Tasks to complete =
1 – Please reproduce the forum exchange on human nature from "Pardon me for" to "A thousand apologies." word for word.
2 – Write what comes next in the forum exchange on human nature, picking up after its final sentence.

Provided text =
———

You can contend that grace and mercy are human traits, and I might even agree, but just as perfect goodness is only realized in God, I would say that so perfect mercy and grace are only realized in God. Besides, if I hurt myself, I don't need your grace or mercy for it. Indeed your grace or mercy would probably be most unwelcome. Human grace and mercy is a great thing but it hardly covers all the things we do.

Specific parts of our psyche are harmful. That much is obvious. How else can you explain the Holocaust, murder, rape, torture, child abuse, hatred, bigotry, sexism, indifference, greed? It is a constant in human history that we are always at war over petty disputes, we are always killing people or being killed. Peace is an unnatural disturbance in our history: War is the constant. And even when nations are at peace, people are not... people in peaceful nations are murdered and wounded and otherwise treated like garbage all the time. What other conclusion can any rational person draw other than the fact that there is something deeply flawed and harmful about human nature? There are good things about human nature, as well, but our weaknesses, that is to say, our tendency to worship ourselves, to demonize others, to decide that we are more worthy of life and happiness than the people around us, are not traits that I can ever imagine being strengths, in any circumstances.

Tuesday, July 1, 2008 03:47 PM

oh, I'm sorry, Ms. Anthropia

I'm sorry that I don't conform to your notion of what a good Christian should be. Which seems to be, one you can pin down and make squirm by misquoting the bits of scripture you've googled. Moving targets are harder to hit, it's true, but I should think that someone with any respect for science would understand that you ought to change with the best information you've got instead of riding the same horse into the Apocalypse.

Pardon me for not citing the entire Cliff Notes of Job with annotated bibliography of my scholarly references! Here I am being accused of cherry-picking I suppose. I guess if you expected me to do a complete synopsis of everything I decided to quote or reference, we would be here for the next few years at least. I wonder if you would not be better served by reading the substance of my posts rather than merely cherry-picking the fact that I neglected to write about Job's prologue in my very first mention of it but only waited about fifteen minutes later to do so! If you cannot detect how silly you sound, I can do nothing for you. A thousand apologies.

———

Extracted entries =

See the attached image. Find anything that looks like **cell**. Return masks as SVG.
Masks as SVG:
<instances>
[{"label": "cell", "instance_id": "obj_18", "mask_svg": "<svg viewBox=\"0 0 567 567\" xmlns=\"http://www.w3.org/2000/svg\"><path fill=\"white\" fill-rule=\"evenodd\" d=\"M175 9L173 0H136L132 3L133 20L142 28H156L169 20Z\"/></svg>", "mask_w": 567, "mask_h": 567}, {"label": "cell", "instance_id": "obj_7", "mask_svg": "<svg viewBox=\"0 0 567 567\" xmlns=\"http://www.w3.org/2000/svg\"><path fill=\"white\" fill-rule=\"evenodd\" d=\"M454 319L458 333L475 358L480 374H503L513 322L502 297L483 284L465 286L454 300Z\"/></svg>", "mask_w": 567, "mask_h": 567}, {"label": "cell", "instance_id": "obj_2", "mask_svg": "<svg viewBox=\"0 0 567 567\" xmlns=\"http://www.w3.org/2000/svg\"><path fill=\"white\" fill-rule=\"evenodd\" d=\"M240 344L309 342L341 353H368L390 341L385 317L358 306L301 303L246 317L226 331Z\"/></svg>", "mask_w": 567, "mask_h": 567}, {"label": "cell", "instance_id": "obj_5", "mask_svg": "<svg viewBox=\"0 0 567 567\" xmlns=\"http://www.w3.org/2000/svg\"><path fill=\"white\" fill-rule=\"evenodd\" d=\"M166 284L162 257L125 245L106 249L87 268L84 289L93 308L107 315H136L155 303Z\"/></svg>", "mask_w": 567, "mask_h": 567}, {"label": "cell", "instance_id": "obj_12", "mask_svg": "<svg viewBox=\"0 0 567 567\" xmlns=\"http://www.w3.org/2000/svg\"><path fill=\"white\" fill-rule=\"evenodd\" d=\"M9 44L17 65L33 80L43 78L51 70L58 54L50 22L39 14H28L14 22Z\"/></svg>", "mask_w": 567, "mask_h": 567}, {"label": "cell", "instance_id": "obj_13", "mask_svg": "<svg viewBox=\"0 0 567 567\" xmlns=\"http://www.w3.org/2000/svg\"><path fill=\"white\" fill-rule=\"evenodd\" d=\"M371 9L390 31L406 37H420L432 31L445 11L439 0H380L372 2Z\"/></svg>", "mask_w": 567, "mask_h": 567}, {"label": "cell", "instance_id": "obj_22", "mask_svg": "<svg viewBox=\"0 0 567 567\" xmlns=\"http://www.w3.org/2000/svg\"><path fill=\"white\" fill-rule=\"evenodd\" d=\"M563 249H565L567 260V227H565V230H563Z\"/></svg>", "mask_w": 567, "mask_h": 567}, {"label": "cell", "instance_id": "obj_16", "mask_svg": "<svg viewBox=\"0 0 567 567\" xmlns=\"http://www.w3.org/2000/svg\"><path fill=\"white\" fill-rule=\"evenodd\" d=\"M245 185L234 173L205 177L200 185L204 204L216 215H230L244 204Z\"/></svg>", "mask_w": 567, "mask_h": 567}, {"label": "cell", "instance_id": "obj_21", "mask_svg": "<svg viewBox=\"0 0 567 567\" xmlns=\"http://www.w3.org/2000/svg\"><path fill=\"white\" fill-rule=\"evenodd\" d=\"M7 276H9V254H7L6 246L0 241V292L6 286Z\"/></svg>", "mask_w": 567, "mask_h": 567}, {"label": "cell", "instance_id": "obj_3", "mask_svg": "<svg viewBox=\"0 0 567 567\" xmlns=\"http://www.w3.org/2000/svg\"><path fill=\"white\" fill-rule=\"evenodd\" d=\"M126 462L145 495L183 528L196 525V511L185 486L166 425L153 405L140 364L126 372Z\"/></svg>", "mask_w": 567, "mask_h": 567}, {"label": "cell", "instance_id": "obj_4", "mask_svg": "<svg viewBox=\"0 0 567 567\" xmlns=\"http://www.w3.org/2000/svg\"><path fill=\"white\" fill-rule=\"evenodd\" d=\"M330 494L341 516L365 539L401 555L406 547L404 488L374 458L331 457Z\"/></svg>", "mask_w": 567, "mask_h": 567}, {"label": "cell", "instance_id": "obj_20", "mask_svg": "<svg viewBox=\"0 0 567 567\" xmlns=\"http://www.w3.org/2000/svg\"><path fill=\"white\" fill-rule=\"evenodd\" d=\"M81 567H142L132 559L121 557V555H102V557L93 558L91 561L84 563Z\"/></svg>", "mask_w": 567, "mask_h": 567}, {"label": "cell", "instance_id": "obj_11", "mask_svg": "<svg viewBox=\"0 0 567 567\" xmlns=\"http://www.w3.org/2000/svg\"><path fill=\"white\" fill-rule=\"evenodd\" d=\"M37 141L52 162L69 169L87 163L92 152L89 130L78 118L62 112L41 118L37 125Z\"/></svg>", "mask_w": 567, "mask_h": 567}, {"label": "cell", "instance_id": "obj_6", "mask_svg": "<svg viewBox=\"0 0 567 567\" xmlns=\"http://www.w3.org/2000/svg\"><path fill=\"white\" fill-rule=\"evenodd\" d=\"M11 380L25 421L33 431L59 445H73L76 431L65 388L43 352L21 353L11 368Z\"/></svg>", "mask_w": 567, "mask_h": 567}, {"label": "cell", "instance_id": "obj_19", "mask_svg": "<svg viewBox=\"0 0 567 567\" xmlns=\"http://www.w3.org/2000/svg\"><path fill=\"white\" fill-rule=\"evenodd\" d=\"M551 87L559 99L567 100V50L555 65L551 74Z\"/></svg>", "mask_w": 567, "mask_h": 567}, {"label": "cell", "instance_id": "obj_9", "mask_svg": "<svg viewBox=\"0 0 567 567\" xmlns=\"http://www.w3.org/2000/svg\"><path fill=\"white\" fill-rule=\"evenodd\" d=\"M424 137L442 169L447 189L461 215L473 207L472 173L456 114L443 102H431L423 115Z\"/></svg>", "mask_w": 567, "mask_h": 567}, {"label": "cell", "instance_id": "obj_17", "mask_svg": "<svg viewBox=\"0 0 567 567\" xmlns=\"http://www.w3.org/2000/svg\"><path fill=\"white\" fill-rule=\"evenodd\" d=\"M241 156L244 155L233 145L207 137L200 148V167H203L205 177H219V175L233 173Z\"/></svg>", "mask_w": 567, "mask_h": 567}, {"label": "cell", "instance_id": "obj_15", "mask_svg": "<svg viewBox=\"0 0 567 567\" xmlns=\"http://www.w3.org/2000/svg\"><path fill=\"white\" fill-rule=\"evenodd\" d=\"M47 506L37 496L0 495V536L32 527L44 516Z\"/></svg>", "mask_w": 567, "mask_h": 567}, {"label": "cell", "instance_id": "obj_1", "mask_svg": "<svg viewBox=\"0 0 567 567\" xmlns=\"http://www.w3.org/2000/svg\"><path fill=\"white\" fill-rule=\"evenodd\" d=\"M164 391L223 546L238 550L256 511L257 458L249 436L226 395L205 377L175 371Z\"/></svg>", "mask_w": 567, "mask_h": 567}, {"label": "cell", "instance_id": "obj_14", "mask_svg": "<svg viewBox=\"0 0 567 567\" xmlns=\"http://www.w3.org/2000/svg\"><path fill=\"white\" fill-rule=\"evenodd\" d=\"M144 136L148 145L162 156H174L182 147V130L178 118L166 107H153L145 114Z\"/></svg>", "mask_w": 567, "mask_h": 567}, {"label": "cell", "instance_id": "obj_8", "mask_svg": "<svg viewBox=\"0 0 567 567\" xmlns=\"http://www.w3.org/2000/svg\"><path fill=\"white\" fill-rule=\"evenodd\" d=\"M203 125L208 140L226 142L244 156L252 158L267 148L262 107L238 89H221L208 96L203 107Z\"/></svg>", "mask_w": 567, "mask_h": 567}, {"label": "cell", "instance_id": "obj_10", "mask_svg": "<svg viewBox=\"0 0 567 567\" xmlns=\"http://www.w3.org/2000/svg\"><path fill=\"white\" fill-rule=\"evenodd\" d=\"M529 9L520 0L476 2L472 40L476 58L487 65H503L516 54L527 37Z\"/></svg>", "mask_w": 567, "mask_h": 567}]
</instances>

———

Outputs by task =
1 –
Pardon me for not citing the entire Cliff Notes of Job with annotated bibliography of my scholarly references! Here I am being accused of cherry-picking I suppose. I guess if you expected me to do a complete synopsis of everything I decided to quote or reference, we would be here for the next few years at least. I wonder if you would not be better served by reading the substance of my posts rather than merely cherry-picking the fact that I neglected to write about Job's prologue in my very first mention of it but only waited about fifteen minutes later to do so! If you cannot detect how silly you sound, I can do nothing for you. A thousand apologies.

2 –
My best information is this: The Bible is a piece of literature written mostly by Jews over 2000 years ago. It's actually quite interesting and informational if you read it with historical-critical perspective and an open mind to the differences in cultural context between our world and theirs.

Evolution is pretty much indisputable fact. Ergo it must be a part of God's creation.

God is. No one told me this, because I wouldn't have believed them, and no one proved it to be in a lab, because it can't be proved. But I know it and I'm sure it annoys you a great deal to know that nothing you can say, no fact you can cite, can possibly dissuade me from this absolute and unwavering knowledge. I love God (most of the time) and I have experienced God in my life and I don't need the Bible or science to tell me about that.

That is the information I am working with. I am obliged to change my beliefs when any part of that information changes. I conform to the best info I've got. If that makes me intellectually weak or wishy-washy, then George W. Bush ought to be your favorite guy ever. You can insult me and my beliefs 'til the cows come home and then some, and I will continue to happily discuss the issue with anyone who will give me the opportunity to talk to them, and I will happily listen to them.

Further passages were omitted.